Activity
Before copying, remove every picture, and then repeat all entries below precisely as written.

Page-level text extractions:
========================================================================

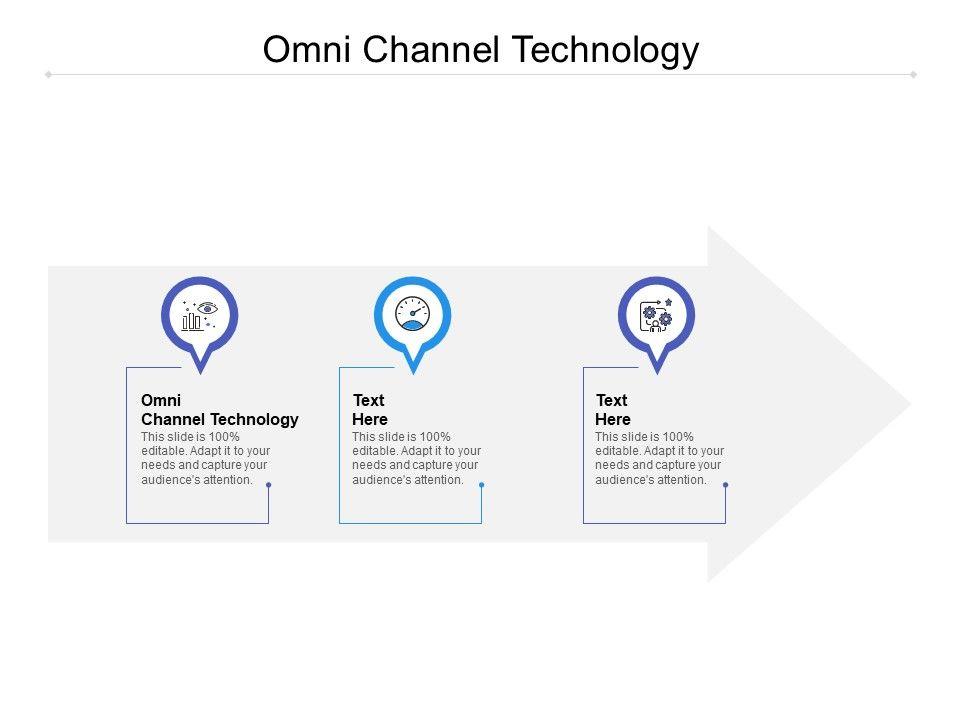 Omni Channel Technology

Omni
Channel Technology
This slide is 100% editable. Adapt it to your needs and capture your audience's attention.

Text
Here
This slide is 100% editable. Adapt it to your needs and capture your audience's attention.

Text
Here
This slide is 100% editable. Adapt it to your needs and capture your audience's attention.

========================================================================

Response for this exercise
 Omni Channel Technology

Omni
Channel Technology
This slide is 100% editable. Adapt it to your needs and capture your audience's attention.

Text
Here
This slide is 100% editable. Adapt it to your needs and capture your audience's attention.

Text
Here
This slide is 100% editable. Adapt it to your needs and capture your audience's attention.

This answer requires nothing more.